Inspecting SVM models
=====================

This example uses the ``fmri`` dataset, performs simple binary classification
using a Support Vector Machine classifier and analyse the model.

References
----------

  Waskom, M.L., Frank, M.C., Wagner, A.D. (2016). Adaptive engagement of
  cognitive control in context-dependent decision-making.

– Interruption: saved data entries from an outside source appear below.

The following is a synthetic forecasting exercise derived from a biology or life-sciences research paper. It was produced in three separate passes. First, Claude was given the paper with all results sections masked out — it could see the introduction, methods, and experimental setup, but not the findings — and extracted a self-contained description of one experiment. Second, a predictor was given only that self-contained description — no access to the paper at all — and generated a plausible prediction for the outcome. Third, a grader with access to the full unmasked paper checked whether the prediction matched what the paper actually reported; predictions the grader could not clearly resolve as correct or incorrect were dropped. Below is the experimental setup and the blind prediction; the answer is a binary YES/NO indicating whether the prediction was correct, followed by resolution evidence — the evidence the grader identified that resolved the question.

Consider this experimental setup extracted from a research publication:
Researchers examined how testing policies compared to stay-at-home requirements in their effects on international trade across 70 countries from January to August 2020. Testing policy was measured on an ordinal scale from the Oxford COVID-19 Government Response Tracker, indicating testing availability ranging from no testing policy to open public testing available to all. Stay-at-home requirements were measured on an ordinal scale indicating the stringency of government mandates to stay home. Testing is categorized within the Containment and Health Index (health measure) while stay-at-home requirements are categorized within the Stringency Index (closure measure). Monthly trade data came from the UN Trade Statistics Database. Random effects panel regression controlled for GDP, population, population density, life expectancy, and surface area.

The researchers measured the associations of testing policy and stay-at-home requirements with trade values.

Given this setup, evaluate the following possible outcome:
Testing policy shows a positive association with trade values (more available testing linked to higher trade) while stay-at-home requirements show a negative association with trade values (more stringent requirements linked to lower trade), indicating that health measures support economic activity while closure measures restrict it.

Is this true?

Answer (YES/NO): NO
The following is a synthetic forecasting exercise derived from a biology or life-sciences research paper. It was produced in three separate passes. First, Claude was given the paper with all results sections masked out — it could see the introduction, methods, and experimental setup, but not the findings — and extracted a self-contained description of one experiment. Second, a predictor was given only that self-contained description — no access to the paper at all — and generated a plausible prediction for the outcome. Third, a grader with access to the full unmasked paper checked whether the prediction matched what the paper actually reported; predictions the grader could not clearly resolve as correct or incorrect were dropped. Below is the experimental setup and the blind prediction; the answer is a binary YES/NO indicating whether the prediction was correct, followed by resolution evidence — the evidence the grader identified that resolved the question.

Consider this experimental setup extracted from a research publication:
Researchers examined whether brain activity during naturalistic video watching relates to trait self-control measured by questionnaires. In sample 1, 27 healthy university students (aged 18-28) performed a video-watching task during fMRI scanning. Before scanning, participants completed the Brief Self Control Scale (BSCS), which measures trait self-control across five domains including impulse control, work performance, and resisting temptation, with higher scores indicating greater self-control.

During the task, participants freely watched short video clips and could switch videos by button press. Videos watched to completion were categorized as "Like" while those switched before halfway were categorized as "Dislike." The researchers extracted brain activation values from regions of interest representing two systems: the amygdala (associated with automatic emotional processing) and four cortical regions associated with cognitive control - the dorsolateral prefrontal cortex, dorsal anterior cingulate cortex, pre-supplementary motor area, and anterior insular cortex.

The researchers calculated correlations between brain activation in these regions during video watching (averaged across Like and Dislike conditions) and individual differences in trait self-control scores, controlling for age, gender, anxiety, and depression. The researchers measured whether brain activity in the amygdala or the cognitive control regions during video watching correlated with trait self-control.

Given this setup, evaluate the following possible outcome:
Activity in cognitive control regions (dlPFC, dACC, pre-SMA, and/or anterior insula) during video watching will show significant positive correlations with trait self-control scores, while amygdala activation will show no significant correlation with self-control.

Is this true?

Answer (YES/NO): YES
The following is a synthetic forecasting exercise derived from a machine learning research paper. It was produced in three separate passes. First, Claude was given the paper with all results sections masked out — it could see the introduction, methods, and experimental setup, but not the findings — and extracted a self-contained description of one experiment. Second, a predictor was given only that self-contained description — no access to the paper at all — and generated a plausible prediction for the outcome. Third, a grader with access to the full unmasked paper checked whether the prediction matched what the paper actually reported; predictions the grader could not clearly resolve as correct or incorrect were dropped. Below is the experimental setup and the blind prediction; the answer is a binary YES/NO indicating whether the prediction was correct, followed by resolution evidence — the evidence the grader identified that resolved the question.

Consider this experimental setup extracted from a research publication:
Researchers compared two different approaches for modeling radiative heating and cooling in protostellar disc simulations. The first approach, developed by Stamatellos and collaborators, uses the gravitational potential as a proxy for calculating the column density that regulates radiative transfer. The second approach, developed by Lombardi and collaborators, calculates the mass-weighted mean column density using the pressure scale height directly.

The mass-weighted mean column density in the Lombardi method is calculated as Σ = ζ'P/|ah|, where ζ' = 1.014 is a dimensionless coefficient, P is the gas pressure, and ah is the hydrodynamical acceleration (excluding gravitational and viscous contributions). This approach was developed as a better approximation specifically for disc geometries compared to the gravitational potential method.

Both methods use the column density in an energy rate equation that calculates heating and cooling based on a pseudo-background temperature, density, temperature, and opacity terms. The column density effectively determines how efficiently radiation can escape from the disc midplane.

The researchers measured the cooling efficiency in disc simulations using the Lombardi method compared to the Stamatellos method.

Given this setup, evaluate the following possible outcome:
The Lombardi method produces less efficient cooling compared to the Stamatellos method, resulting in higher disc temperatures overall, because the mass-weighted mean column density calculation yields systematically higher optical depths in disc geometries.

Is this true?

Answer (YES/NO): NO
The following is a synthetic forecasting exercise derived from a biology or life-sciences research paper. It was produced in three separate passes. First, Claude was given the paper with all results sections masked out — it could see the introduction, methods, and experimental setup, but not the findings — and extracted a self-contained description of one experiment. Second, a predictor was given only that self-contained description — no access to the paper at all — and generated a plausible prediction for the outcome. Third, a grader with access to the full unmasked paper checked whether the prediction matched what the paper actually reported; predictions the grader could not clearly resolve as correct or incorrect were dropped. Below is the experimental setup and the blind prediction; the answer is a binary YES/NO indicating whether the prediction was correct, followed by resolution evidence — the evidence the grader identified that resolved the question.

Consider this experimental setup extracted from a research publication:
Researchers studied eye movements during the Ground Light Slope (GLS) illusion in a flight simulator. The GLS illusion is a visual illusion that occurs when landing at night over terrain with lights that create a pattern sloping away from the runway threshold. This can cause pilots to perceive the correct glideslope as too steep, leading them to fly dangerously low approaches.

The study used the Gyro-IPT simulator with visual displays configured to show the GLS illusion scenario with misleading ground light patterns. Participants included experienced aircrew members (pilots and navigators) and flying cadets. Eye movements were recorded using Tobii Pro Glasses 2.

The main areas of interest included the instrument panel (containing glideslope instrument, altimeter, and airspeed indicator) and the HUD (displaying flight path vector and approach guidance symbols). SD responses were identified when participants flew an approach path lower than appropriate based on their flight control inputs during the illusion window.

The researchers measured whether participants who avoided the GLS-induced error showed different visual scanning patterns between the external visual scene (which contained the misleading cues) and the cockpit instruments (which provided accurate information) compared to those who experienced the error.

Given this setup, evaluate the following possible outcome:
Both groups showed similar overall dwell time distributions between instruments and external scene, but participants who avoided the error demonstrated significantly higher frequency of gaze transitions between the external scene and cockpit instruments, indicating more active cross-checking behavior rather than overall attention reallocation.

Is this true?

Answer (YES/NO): NO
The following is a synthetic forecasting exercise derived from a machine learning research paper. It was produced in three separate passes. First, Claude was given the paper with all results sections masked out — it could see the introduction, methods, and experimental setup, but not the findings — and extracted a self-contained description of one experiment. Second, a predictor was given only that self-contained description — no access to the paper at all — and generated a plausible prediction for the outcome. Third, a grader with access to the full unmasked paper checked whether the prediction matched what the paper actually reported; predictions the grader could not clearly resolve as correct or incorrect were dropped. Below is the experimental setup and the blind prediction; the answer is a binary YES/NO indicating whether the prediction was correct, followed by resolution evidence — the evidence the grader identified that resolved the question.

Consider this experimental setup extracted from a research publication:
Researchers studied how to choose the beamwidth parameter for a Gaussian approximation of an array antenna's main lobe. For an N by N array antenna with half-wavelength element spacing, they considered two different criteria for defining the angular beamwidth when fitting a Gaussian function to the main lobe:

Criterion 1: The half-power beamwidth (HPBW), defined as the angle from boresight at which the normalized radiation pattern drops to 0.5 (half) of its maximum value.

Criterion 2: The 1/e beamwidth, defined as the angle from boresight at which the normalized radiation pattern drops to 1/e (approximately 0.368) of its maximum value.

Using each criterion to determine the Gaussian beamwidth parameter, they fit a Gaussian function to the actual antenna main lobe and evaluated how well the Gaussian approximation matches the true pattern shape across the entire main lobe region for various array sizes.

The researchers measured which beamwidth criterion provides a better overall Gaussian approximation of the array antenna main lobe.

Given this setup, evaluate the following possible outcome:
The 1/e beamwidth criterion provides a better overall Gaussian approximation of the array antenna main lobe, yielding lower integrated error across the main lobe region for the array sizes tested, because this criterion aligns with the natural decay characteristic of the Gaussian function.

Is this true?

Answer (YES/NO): YES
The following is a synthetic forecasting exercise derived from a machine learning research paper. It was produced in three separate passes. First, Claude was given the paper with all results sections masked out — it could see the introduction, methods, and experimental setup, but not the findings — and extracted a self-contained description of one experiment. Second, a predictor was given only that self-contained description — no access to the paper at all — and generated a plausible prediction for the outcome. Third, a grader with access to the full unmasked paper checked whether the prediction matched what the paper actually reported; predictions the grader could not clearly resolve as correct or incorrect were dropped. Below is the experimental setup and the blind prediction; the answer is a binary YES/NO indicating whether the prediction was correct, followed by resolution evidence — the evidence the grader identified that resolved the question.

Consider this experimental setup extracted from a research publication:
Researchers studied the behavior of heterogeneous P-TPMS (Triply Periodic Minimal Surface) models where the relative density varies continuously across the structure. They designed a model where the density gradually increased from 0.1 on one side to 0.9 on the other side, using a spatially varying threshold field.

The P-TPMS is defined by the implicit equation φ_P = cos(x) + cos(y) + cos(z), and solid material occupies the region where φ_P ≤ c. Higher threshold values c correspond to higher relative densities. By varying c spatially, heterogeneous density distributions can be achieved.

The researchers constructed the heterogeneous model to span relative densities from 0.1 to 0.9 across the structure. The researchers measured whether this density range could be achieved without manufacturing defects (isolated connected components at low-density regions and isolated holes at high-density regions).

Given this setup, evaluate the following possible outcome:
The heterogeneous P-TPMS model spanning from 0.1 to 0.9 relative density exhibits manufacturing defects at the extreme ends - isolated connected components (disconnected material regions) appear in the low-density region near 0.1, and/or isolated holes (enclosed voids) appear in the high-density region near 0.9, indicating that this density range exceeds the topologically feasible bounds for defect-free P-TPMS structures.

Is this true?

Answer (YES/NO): YES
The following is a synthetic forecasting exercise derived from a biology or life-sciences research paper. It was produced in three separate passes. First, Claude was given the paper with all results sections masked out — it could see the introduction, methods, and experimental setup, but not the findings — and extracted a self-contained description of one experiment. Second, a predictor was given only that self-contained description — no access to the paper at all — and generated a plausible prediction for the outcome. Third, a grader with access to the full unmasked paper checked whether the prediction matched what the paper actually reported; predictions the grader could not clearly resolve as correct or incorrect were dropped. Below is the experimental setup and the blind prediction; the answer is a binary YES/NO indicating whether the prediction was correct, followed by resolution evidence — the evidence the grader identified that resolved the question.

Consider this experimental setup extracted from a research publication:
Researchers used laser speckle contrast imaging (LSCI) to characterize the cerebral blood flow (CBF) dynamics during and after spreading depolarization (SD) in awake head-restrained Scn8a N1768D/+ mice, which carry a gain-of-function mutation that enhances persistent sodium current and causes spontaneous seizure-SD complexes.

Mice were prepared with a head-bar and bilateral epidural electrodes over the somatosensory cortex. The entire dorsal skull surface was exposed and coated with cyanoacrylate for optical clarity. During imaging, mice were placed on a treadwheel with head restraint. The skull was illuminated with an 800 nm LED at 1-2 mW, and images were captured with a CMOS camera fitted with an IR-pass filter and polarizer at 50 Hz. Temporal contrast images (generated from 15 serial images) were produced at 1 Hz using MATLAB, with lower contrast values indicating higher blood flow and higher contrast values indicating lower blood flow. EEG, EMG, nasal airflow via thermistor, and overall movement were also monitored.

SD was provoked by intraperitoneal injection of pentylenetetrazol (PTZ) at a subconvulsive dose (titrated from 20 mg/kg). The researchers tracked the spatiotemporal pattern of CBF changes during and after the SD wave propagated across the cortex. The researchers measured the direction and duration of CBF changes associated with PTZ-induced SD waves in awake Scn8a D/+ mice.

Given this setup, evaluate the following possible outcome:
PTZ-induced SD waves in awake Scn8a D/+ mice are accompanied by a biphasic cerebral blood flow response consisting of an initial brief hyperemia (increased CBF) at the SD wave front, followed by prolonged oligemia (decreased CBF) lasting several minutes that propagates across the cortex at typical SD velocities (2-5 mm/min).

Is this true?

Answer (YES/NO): NO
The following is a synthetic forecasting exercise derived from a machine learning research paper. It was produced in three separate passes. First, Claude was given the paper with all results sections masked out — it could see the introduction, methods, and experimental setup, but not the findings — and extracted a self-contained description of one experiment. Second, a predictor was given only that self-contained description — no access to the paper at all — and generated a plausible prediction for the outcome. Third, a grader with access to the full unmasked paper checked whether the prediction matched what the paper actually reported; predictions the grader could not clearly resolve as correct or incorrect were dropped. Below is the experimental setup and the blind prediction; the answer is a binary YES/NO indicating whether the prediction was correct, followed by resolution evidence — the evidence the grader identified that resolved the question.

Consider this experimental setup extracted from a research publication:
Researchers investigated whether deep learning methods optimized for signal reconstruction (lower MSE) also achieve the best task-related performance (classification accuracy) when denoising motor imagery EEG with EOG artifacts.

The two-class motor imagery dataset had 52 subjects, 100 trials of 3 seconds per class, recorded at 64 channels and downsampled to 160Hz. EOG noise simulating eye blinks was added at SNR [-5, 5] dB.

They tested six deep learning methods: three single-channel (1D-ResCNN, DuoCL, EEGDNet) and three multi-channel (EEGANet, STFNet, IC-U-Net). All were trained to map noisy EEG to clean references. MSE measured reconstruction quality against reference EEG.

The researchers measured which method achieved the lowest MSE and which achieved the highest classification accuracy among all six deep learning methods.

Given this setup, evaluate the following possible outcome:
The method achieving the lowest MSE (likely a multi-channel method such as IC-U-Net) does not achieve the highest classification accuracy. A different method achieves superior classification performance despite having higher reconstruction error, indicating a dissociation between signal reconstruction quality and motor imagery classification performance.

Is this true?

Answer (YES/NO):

Cerebral Cortex.

.. include:: ../../links.inc
"""
# Authors: Federico Raimondo <f.raimondo@fz-juelich.de>
#          Shammi More <s.more@fz-juelich.de>
# License: AGPL

import numpy as np
import pandas as pd

from sklearn.model_selection import GroupShuffleSplit

import matplotlib.pyplot as plt
import seaborn as sns
from seaborn import load_dataset

from julearn import run_cross_validation
from julearn.utils import configure_logging
from julearn.inspect import preprocess

###############################################################################
# Set the logging level to info to see extra information.
configure_logging(level="INFO")


###############################################################################
# Dealing with Cross-Validation techniques
# ----------------------------------------

df_fmri = load_dataset("fmri")

###############################################################################
# First, let's get some information on what the dataset has:

print(df_fmri.head())

###############################################################################
# From this information, we can infer that it is an fMRI study in which there
# were several subjects, timepoints, events and signal extracted from several
# brain regions.
#
# Let's check how many kinds of each we have.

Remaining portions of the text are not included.